**WHAT YOU WILL DO**
Reproduce the lines below exactly, from the one containing "Boy is playing" through the one containing "athletes jumping on to plyo boxes", both included. Leave out any pictures.

**TASK DATA**
# # # # # # #

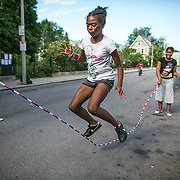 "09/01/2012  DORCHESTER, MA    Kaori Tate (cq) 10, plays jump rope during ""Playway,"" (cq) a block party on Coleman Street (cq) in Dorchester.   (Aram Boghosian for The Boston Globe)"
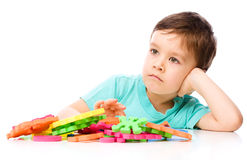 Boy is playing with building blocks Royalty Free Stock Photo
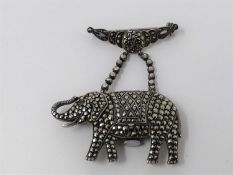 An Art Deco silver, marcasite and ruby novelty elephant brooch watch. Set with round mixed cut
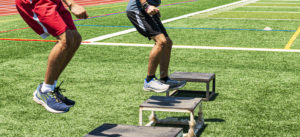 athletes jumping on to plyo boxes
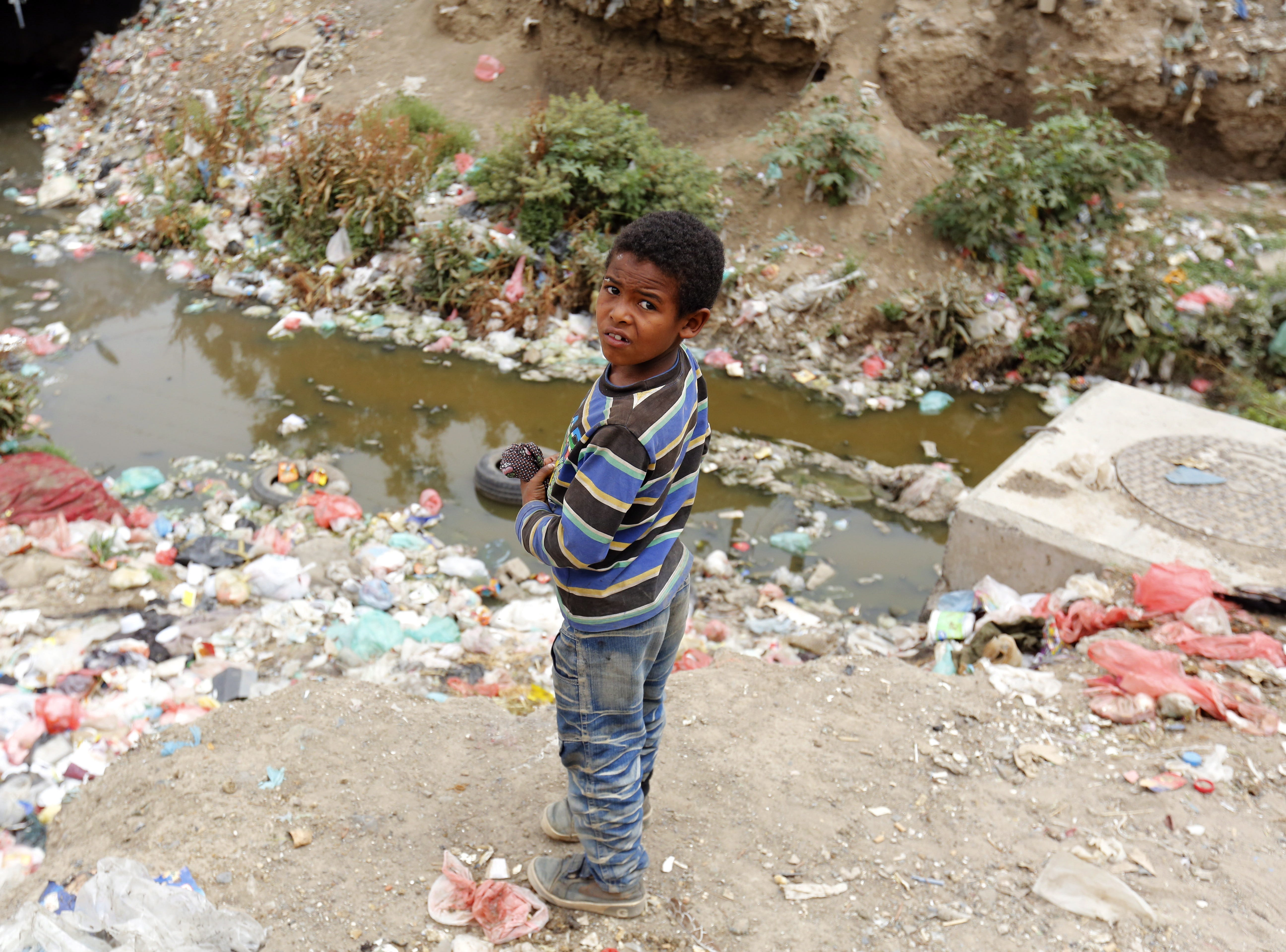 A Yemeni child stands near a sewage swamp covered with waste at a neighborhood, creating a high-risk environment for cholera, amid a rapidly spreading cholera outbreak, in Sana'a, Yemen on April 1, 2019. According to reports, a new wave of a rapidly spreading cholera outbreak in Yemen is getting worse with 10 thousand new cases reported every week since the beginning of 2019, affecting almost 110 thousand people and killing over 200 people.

# # # # # # #

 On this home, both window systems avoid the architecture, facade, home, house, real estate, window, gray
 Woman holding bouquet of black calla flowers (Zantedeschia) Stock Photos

# # # # # # #

**COMPLETED TASK**
 Boy is playing with building blocks Royalty Free Stock Photo
 An Art Deco silver, marcasite and ruby novelty elephant brooch watch. Set with round mixed cut
 athletes jumping on to plyo boxes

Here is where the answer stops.